Emancipatory Topologies – by Paula Braga
The gallery floor is covered with grass, marking a green square. There is a small picture on the back wall. In order to see the picture, one has to cross the grass field. For that, there is the suggestion of a path marked with white stones, over the grass, around the edges of the square. Taking the demarcated path or diagonally across the field – shortest distance between the point of entry and the photography – the viewer gets to the image. What he sees is a grass field on which was open a spontaneous path, by the constant stepping of the passersby. Those who get to the photography by the white stones path feel too obedient, in a situation where nothing prevented the opening of its own way. The work is O meu eu mesmo faço (I Make Mine Myself), by Felipe Cama, installed at the Ribeirão Preto Museum of Art, in 2006.
The art institution is a space full of rules: do not touch, do not photograph, do not run. An invisible power, perhaps the special lighting, perhaps the sacred aura of the financial value of the artworks, presumes keeping the voice down and following the rules, even the nonexistent. The work of Felipe Cama immediately makes us laugh at this behaviour: if I do not discuss a rule as absurd as the don’t-photograph in the midst of an era of unlimited distribution of images, if I don't dare to step on this work’s artificial grass, inside an art institution, this art that’s being claiming resistance for at least 50 years, (243) how am I going to behave outside the museum? Trusting that the rules have been written by a supreme power and therefore must always be obeyed? Works like O meu eu mesmo faço point exactly to the opposite direction.
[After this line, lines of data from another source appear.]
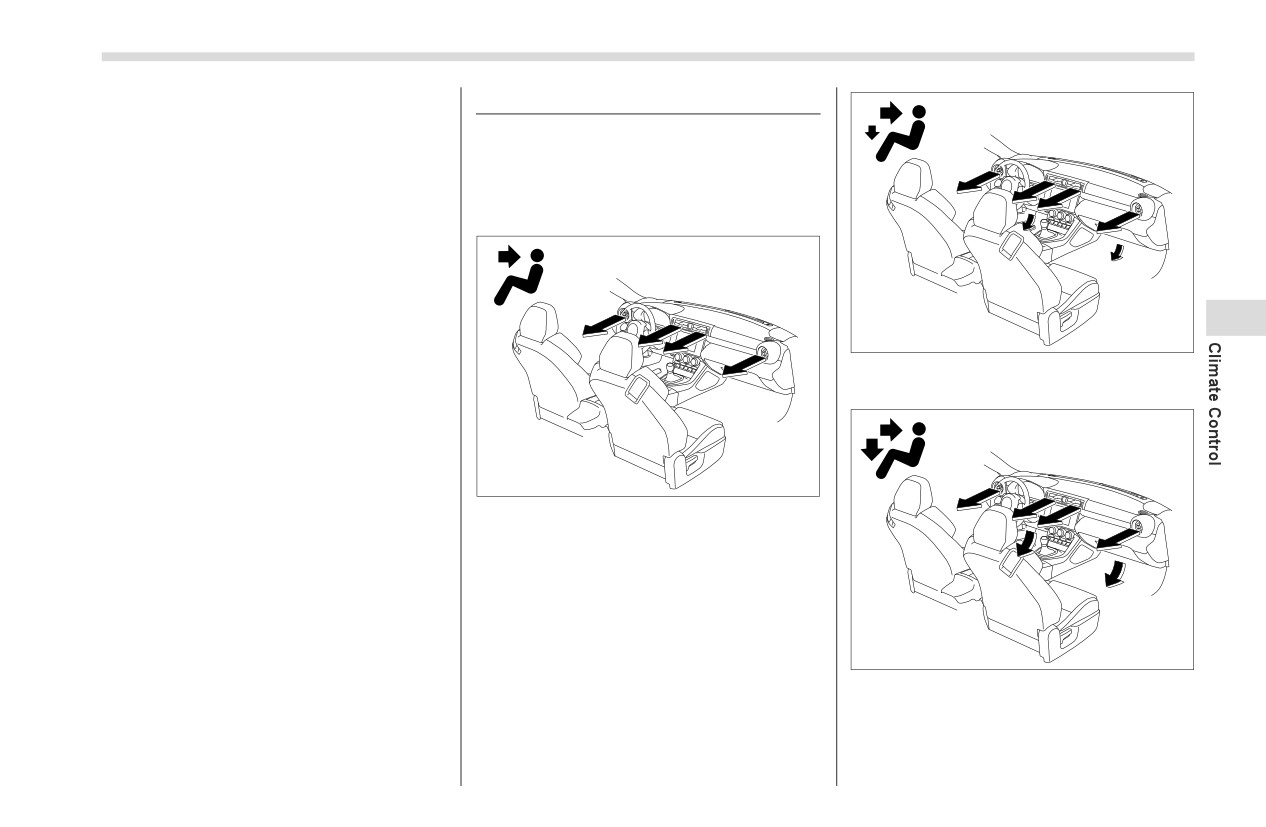 Climate Control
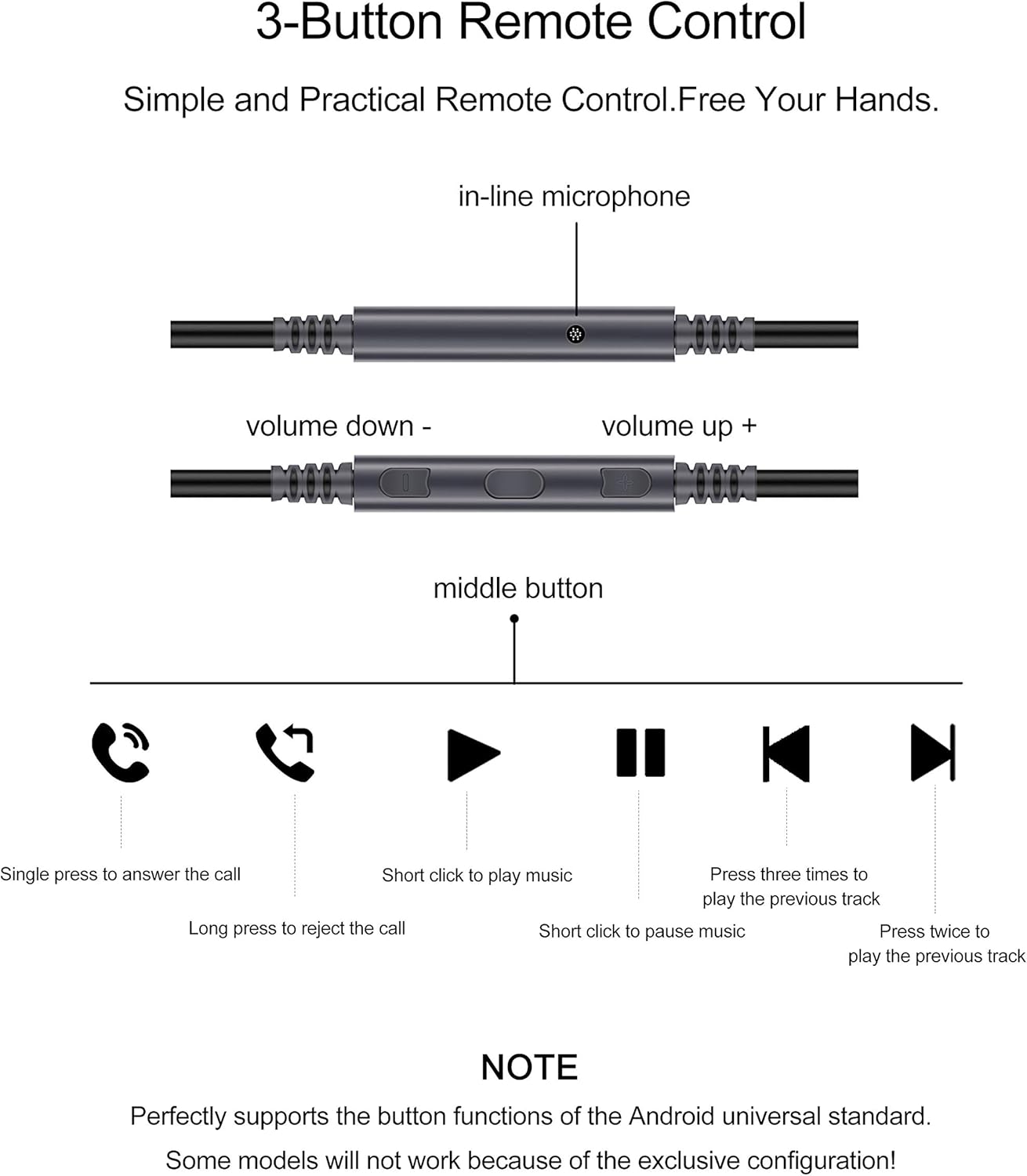 3-Button Remote Control

Simple and Practical Remote Control.Free Your Hands.

in-line microphone

volume down -

volume up +

middle button

Single press to answer the call

Long press to reject the call

Short click to play music

Short click to pause music

Press three times to play the previous track

Press twice to play the previous track

NOTE

Perfectly supports the button functions of the Android universal standard.

Some models will not work because of the exclusive configuration!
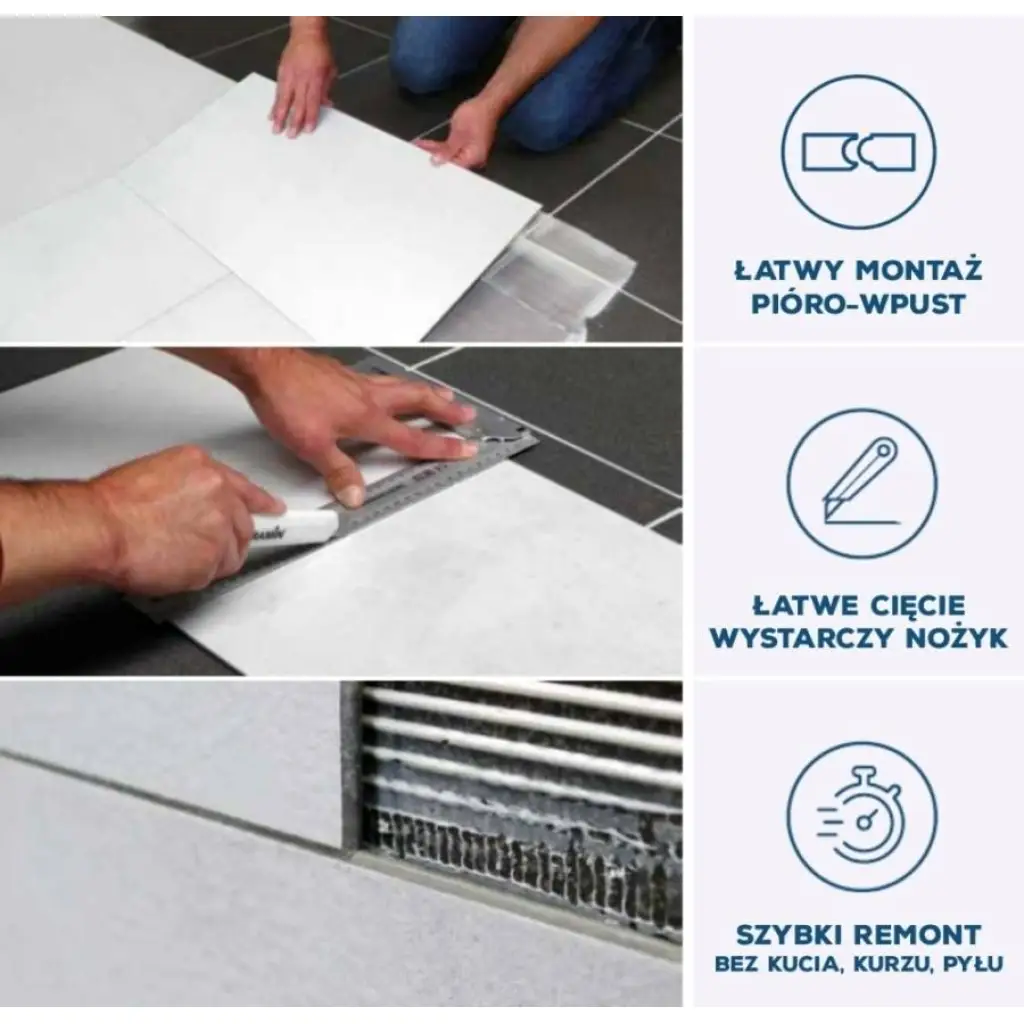 ŁATWY MONTAŻ
PIÓRO-WPUST

ŁATWE CIĘCIE
WYSTARCZY NOŻYK

SZYBKI REMONT
BEZ KUCIA, KURZU, PYŁU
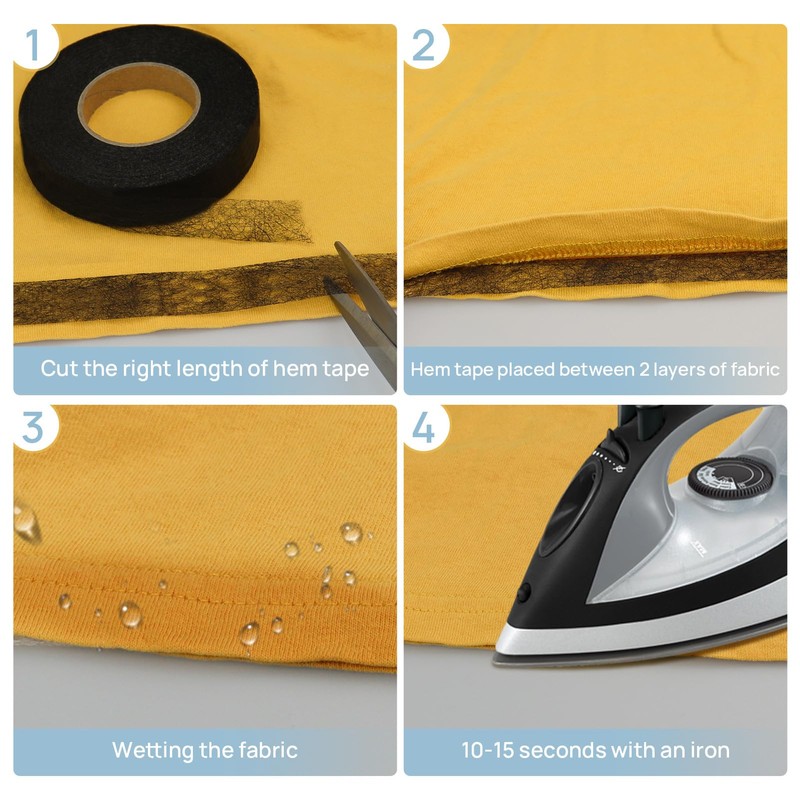 1

Cut the right length of hem tape

2

Hem tape placed between 2 layers of fabric

3

Wetting the fabric

4

10-15 seconds with an iron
And that, the disadvantaged social layers of our society know well: the electricity quick fixes, the paths on the hill, the mazes of alleys, these are the spontaneous ways of those who live and survive by their own rules. They mark the natural flows that the rule should simply ratify, for a while, as a rule of collective and anonymous authorship.
The same way that the role of the artist is, for Oiticica, “to evoke in the participant, who is the former spectator, states of invention”, the architect-urban would be the evoker, the translator and the catalyst of desires of the inhabitants. Starting from the idea of n organized laissez-faire; starting, for example, by the principle that the best way to create a footpath on a lawn is to see the trail left in the grass by the passerby. (244)
The idea of he open path made spontaneously in the grass of Felipe Cama's artwork leads to a relation between contemporary art and smooth space of nomadic thought, the thought as war machine by the definition of Deleuze. As the white stones in Cama’s work define a predictable path and orderly movement – the distance between the stones defines the width of the step – the striated space is a grid which allows only predefined movements, while the smooth space “is the place of the flows, of the free movements, of turbulence, of becoming (there’s nothing pre-configured in it).” (245)
It is interesting to note the coincidence of geometric concepts immediately relatable to Deleuze’s striated space and Rancière’s sharing of the sensitive. Both presume a background grid, a limited and pre-defined area of ovement. Both philosophers maintain a rupture of the striae, of the boundary lines, which restrict the movement in the world. In Rancière, the lines that define the sharing of the sensitive are drawn with the ruler of the division of labor, of each one's duties, that establishes the powers to interfere in the common. (246) For Deleuze, codes that demarcate the boundaries of the striated space (or sedentary space) come from the law, the contract and the institutions. (247) Rancière thus provides a more accessible escape route to individuals: whatever the laws, contracts and institutions say, is in the hand of each one, in doing, that lies the possibility of escaping from a pre-defined model of division of the sensible: being a nomad that finds his own way through the grass, ignoring the properly landscaped path of stones. The artwork can be a war machine that encourages authorship of people’s own paths, as in O meu eu mesmo faço. One must first know that it is possible to escape the grid towards a smooth space.
The network topology immediately points to the confusing interlacing of wires that constitutes a rhizome. There are so many paths in the network, as in the roots of a lawn, that each one ends up doing his own, as suggested by the work of Felipe Cama.
244) Paola Berenstein Jacques. Estética da Ginga: a arquitetura das favelas através da obra de Hélio Oiticica. Rio de Janeiro: Editora Casa da Palavra, 2001, p. 151. 245) Regina Schöpke, Por uma Filosofia da Diferença – Gilles Deleuze: o pensador nômade. Rio de Janeiro: Contraponto; São Paulo: Edusp, 2004, p. 171. 246) Jaques Rancière, A Partilha do Sensível, São Paulo: EXO experimental org; Editora 34, 2005. p. 17 247) Schöpke, op. cit., 173
Excerpt from "Artist Network: Art in the Age of virtuality of social relationships", survey conducted during postdoctoral studies at the Art Institute of UNICAMP with support from FAPESP (process number 2010 / 05232-9) and supervision of Prof. Dr. Maria de Fátima Morethy Couto.